## START Text provided
Search code examples
pythoniogoogle-cloud-firestoremultiprocessing

How to bulk delete specific documents from Firestore in Python


If I have a list of document IDs and I want to delete them from firestore what is the most efficient method to do so? I'm currently using a loop over the list:

document_ids = ["xyz123", "abc0987", "tvu765", ...] # could be up to 30 IDs

for id in document_ids:
   database.collection("documents").document(id).delete()

This is done via an AJAX call from the frontend to a Flask route, once it's done it sends back a response, but when theres 20+ id's it can take a few seconds to complete the process.

Is there a way to say, here, delete these from this collection?


Solution

  • Perhaps you could use multiprocessing to speed-up the io-bound operations.
## END Text provided
*Direction:*
Carry on the thread about bulk-deleting Firestore documents in Python, starting after its last sentence. The entries have nothing to do with the thread on deleting Firestore documents.
## START Rows
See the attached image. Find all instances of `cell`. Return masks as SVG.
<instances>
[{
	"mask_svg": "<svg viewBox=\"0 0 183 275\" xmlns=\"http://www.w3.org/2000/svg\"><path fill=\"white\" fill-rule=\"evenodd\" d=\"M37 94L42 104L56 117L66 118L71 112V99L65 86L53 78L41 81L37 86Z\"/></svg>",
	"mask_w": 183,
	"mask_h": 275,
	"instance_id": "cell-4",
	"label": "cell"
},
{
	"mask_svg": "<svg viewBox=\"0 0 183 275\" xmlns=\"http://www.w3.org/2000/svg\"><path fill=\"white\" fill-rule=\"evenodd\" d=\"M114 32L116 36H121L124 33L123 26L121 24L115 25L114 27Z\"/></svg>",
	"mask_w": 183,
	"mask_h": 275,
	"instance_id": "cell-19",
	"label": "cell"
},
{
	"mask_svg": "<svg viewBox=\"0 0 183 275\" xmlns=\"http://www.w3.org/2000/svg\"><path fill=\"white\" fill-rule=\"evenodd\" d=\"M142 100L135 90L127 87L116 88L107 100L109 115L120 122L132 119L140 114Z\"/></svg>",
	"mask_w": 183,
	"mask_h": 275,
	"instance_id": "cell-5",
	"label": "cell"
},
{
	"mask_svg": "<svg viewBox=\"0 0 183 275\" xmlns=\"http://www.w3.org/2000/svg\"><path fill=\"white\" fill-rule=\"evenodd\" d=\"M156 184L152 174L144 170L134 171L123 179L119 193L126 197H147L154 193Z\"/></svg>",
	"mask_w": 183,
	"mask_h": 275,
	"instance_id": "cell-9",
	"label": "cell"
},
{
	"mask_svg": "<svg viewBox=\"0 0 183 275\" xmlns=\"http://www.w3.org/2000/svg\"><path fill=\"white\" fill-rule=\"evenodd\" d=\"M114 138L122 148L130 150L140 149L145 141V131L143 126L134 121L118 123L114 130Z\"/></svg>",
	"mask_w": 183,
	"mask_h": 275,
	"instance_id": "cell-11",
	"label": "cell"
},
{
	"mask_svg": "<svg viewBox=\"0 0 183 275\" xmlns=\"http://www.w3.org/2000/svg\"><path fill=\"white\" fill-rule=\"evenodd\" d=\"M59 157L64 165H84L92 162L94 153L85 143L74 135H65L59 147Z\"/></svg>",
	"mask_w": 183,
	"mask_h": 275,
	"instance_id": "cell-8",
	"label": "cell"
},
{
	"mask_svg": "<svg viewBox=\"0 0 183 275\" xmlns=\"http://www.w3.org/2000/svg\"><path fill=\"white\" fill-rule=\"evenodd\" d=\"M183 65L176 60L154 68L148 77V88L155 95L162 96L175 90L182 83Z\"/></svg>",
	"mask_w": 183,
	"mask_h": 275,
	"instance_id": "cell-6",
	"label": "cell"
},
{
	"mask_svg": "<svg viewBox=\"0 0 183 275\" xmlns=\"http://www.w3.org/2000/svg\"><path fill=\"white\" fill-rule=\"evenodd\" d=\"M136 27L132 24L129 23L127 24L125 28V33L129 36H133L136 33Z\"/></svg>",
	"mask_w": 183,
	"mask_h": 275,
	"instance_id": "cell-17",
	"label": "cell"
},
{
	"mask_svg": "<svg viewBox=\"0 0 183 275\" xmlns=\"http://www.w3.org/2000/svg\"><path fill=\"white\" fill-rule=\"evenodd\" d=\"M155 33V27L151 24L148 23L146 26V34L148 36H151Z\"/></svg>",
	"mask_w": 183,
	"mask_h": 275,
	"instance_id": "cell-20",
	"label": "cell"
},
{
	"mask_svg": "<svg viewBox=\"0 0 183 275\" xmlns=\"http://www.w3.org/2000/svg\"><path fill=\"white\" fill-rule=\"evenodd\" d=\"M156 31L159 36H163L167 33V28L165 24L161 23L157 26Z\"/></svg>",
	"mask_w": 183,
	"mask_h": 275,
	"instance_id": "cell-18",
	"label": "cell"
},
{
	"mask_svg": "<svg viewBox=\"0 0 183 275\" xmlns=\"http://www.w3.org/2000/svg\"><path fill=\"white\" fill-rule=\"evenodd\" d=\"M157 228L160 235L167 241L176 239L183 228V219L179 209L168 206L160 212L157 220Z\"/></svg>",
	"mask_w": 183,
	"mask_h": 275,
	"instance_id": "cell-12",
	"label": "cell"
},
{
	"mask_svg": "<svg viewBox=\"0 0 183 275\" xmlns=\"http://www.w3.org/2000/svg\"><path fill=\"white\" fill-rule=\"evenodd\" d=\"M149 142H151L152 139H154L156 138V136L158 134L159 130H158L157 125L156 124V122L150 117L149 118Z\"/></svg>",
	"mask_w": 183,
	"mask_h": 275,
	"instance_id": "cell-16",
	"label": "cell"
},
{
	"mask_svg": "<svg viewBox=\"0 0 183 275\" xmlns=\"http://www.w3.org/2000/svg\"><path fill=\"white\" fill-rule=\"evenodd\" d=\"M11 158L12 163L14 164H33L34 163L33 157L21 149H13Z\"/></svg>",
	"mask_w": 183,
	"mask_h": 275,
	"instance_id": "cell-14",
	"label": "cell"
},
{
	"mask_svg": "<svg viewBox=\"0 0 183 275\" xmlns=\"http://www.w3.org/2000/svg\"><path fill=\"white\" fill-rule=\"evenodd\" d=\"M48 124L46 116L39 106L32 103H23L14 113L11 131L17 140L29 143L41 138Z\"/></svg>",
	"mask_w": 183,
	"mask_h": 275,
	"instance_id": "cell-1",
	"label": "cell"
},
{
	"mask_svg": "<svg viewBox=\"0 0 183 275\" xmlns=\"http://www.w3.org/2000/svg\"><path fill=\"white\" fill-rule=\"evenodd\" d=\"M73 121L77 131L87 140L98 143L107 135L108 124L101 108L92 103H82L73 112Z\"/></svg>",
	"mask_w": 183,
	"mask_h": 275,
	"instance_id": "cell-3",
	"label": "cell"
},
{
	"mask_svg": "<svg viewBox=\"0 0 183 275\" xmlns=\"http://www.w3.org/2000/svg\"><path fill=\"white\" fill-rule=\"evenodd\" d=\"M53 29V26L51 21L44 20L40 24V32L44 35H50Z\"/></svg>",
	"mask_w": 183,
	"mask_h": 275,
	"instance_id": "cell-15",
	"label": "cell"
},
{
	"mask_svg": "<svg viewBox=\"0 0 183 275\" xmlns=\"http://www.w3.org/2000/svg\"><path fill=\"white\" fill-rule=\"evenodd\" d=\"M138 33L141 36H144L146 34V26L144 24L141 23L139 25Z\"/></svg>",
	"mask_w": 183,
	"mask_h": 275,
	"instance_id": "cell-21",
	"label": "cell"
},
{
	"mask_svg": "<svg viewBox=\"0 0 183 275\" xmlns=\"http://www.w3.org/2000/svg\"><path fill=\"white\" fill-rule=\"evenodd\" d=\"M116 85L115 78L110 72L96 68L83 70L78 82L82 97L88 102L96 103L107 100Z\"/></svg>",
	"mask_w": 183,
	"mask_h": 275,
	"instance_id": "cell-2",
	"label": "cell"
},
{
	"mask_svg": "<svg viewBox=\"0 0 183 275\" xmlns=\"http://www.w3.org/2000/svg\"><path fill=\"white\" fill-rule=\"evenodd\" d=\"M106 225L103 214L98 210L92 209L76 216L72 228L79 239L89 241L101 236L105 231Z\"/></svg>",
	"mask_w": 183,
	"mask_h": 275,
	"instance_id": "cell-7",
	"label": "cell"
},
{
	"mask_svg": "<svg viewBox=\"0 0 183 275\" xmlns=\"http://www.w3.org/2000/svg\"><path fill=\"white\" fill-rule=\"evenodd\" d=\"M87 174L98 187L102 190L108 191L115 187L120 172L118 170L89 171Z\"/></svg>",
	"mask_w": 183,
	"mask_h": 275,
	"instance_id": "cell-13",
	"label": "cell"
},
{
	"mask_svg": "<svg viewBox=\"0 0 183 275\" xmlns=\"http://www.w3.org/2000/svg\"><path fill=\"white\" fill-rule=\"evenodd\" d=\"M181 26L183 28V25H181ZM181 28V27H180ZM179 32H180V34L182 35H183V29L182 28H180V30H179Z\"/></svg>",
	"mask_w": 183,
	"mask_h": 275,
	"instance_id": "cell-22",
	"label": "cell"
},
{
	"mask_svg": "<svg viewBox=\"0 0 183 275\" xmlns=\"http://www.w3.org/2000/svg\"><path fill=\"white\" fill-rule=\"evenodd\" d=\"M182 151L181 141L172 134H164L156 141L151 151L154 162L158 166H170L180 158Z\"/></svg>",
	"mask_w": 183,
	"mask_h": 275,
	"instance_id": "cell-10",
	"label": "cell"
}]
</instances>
## END Rows
*The reply:*
    Use Multiprocessing To Speed Up

    Refer: YouTube Video

    import multiprocessing
    import time
    from google.cloud import firestore
    
    document_ids = ["xyz123", "abc0987", "tvu765", ...] # could be up to 30 IDs
    def delete_doc(doc_id):
        database = firestore.Client() 
        database.collection("documents").document(doc_id).delete()
    
    t_start = time.perf_counter()
    processes = list()
    for id in document_ids:
        p = multiprocessing.Process(target=delete_doc, args=[id,])
        p.start()
        processes.append(p)
    
    for p in processes:
        p.join()
    
    t_finish = time.perf_counter()
    
    print("Total Elapsed Time: {} s".format(round(t_finish - t_start, 3)))